Travel
Lebanon’s mountains offer cool refuge from Mideast heat
FARAYA, Lebanon — The passengers’ chatter on the Beirut-bound flight was far from reassuring. Taxi drivers were striking. Traffic was going to be bad. Add the heat and suffocating humidity of a typical summer day and you’re hit with a powerful urge to get out of town.
The mountains? Absolutely.
Whether during war or peace, Lebanon’s high mountain ranges have long been a favourite refuge for Lebanese living in cities, towns and villages along the Mediterranean coastline.
“If anything happens here (in the mountains) now, then it’s probably the end of the world,” said 24-year-old old hotelier Elyse Salamah.
Just a short drive from Beirut, the mountains offer an escape from summer heat and, for those with deep pockets, a place to ski in winter.
Others make the trip in pursuit of culinary bliss: the perfect tabbouleh, the ultimate hummus or the divine pastry kunafeh.
The mountains saw some of the worst battles of Lebanon’s 1975-1990 civil war. But they have also served as a safe haven from conflict, including the 2006 war between the Shiite Hezbollah group and Israel, when tens of thousands fled there to escape the month of fighting and bombardment.
My destination was Faraya, a ski resort high enough — 1,850 metres (6,000 feet) above sea level — to be sufficiently cool in July.
It took nearly an hour and a half to drive the 50-kilometre (30-mile) route, winding around sharp mountain curves. The moment I stepped out of the car at my destination — a small family-run hotel — I knew I made the right decision. The temperature was a pleasant 22 C (72 F), noticeably cooler than Beirut along with a just fraction of the capital’s humidity.
But what does one do in a ski resort in summer?
Not an awful lot, to be honest. But you can hike on nature trails if you feel up to it. One trek takes you up to an imposing, 23-meter (75-foot) statue of St. Charbel, a 19th-century saint revered by Lebanon’s Maronite Christians. A hooded monk, he raises a hand in blessing over the landscape of mountains, barren in the summer, snow-covered in winter.
Or you can drive around the surrounding hills in a quad (all-terrain vehicle) or just swim and sunbathe at any of the many small pools in the village, which charge a fee for a day’s use.

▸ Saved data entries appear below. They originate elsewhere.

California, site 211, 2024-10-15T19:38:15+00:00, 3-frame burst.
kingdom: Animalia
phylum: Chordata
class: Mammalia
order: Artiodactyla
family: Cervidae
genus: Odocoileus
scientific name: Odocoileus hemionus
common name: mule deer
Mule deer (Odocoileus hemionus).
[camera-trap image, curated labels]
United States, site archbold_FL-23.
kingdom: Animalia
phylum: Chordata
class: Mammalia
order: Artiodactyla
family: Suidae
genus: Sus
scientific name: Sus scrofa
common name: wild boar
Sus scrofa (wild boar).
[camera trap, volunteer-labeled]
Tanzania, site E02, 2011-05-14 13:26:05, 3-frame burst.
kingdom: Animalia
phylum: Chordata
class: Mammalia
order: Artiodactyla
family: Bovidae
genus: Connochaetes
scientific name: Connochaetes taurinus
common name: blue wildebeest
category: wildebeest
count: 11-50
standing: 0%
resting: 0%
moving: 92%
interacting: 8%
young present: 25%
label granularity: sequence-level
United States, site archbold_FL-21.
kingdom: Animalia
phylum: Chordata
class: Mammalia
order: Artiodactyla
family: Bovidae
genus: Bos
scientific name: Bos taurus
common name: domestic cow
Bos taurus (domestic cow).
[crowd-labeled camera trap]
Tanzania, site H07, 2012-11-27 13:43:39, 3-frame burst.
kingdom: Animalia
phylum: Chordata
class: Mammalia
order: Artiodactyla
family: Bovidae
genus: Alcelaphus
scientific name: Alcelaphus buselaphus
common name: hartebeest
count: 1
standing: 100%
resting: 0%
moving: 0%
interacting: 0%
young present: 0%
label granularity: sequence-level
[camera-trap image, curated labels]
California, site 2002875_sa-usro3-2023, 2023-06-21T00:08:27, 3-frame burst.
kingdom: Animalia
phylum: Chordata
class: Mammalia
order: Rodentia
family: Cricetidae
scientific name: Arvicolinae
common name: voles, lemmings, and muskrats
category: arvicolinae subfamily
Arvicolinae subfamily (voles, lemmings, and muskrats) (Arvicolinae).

But if you are a big city boy like myself — my hometown, Cairo, is a city of 20 million with the unflattering distinction of being among the world’s most polluted cities — then a short break in Faraya offers a rare opportunity to kick back, relax and savour Lebanese food.
And the village offers visitors unique little experiences you rarely encounter in big city life.
Like most other mountain villages, almost all hotels and restaurants in Faraya are family run, so staying there has a personal feel. From where I sat in my hotel’s dining room, I could hear the chef, Mahmoud Mohammed, in the kitchen cooking, chopping the onions and parsley for my tabbouleh. And at every meal, he came out to discuss the food with me.
“The vegetables you just ate I picked from our kitchen garden today,” the chef boasted one evening after serving a light dinner of tabbouleh and hummus.
“I spent years spying on experienced chefs while they cooked. I have my own secrets now and I make sure that no one is watching when I cook.”
Or, take the woman running the local supermarket. When I asked her, “Are these strawberries grown in Lebanon?” she clearly thought it was a silly question. “Yes, they come from my back garden,” she declared.
Go to a restaurant in the centre of the village and you can be sure you’ll find three generations of family involved in running it — usually the grandfather cooking, the daughter or son waiting tables and the grandchildren glued to smart phones between running errands.
One thing visitors must remember when in Faraya, which is on the Matn mountains range, that this is not the Swiss or French Alps with tourist-poster landscapes. In the summer, the mountains around Faraya are dry and treeless.
And all through Lebanon’s mountains, there are the infrastructure woes that plague the country.
But don’t focus too much on the litter on roadsides or in some of the mountain streams. Don’t complain too much about the quality of the running water in your hotel room (drink only bottled water). The country’s economic problems also mean the mountains are dotted with half-finished structures meant to be hotels or holiday apartments.
Electricity? Make sure that your hotel has its own power generator. The alternative would be maddeningly frequent power cuts.
Instead, enjoy the hospitality offered by locals, and of course, the wonderful food.